Article Figures & Data
Figures
- Fig. 1.
(A) The SeV P gene expresses four C proteins. The unedited P gene mRNA is shown at the top and its three ORFs (P, C, and V) are shown as horizontal boxes drawn roughly to scale (above). A blow-up of the 5′ end of the mRNA is shown in the middle, and the five ribosomal start sites in this region are indicated. The numbers refer to positions from the 5′ end of the mRNA and to the first base of the start codon. An immunoblot of the C proteins expressed in BHK cells infected with SeVwt and SeV unable to express C′ or C due to mutation of ACG81 and AUG114 (27) is shown in the middle. The properties of the individual C proteins are summarized at the bottom. (B) Various pTM1-C protein expression plasmids. pTM1 contains a T7 RNAP promoter and generates mRNAs beginning with the EMCV IRES up to the CCAUGG start codon and NcoI restriction site (thick line at left with Y-shaped structure), which permits cap-independent translation. The various C genes cloned into pTM1, as described in the text, are shown schematically. The start codons in lowercase letters are silent (6).
- Fig. 2.
Effect of wild-type and mutant C gene expression on IFN-α signaling to pISRE-luc. Parallel cultures of BF cells were transfected with 1.5 μg of pT7 (which expresses cytoplasmic T7 RNAP from a CMV promoter), 1 μg of pISRE-luc, and 1.5 μg of one of the various pTM1-C as indicated. When transfections included two pTM1-C plasmids, all other reagents were doubled. At 48 h posttransfection, the cultures were treated or not treated with 1,000 U of IFN-α. The cultures were then metabolically labeled with Tran35S-label at 50 h posttransfection and harvested 2 h later, and the level of luciferase activity in the cell extracts was determined. The averages and ranges of activities from duplicate transfections of each pTM1 constructs and their mixtures are shown. Equal amounts of the various transfected cell extracts were also immunoprecipitated with an excess of anti-C antisera and then separated by SDS-PAGE. An autoradiogram of the gel is shown below. A time line of the experiment is shown above.
- Fig. 3.
Effects of the various C proteins on IFN-α signaling to pISRE-luc and IFN-γ signaling to pGAS-luc. Parallel cultures of BF cells were transfected with 1 μg of pT7 and 1 μg of pISRE-f.luc (A) or 1 μg of pGAS-f.luc (B) and 0.2 μg of pTK-r.luc to control for transfection efficiencies and 1 μg of one of the various pTM1-C as indicated (see also Fig. 1B). At 48 h posttransfection, the cultures were treated (or not) with 1,000 U of IFN-α. The cultures were then metabolically labeled with Tran35S-label at 58 h posttransfection and harvested 2 h later, and the levels of the firefly (f.luc) and renilla (r.luc) luciferase activities in the cell extracts were determined. The averages and ranges of the ratios of firefly to renila activities from duplicate transfections of each pTM1 construct are shown. Equal amounts of the various transfected cell extracts were also immunoprecipitated with an excess of anti-C antisera and separated by SDS-PAGE. (C) An autoradiogram of the gel is also shown. Note that the strain M and H AUG114-initiated C proteins migrate at slightly different rates, as highlighted by a short line which connects the MVC and H lanes. A time line of the experiment is shown above panel A.
- Fig. 4.
Effect of SeV infection and expression of the various C proteins on pISRE-luc activity.

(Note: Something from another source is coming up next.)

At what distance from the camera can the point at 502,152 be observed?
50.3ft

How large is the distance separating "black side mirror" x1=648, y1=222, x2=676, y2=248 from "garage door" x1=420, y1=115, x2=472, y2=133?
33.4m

Parallel cultures of BF cells were transfected as described in Fig. 3. At 24 h posttransfection, the cultures were either not infected or infected with SeVM or SeVMVC, and treated (or not treated) with 1,000 U of IFN-α at 48 h posttransfection as indicated. The cultures were harvested at 60 h posttransfection, and the levels of the firefly (f.luc) and renilla (r.luc) luciferase activities in the cell extracts were determined. The averages and ranges of the ratios of activities from duplicate transfections of each pTM1 construct are shown in panel A. The experiment in panel B was carried out similarly to that in panel A, except that only SeVMVC infection was used, as indicated. A time line of both experiments is shown above.
- Fig. 5.
Effect of SeV infection on STAT1 levels and induction of an antiviral state. Parallel cultures of NIH 3T3 mouse embryo fibroblasts were infected with either SeVM, SeVMVC, SeVZ-CM (rM), or SeVZ-CMVC (rMVC) or were not infected with SeV and then concomitantly treated (or not) with 1,000 U of IFN-α as indicated. Most cultures were also superinfected with VSV at 50 h post-SeV infection, as indicated. The cultures were harvested at 55 h postinfection, and the relative levels of the cellular STAT1 and VSV P proteins were determined by immunoblotting. An anti-actin antibody was included to control for the amount of cellular material loaded on each lane. Equal samples of the various cell extracts were used to determine the relative levels of the SeV N and P proteins present by immunoblotting.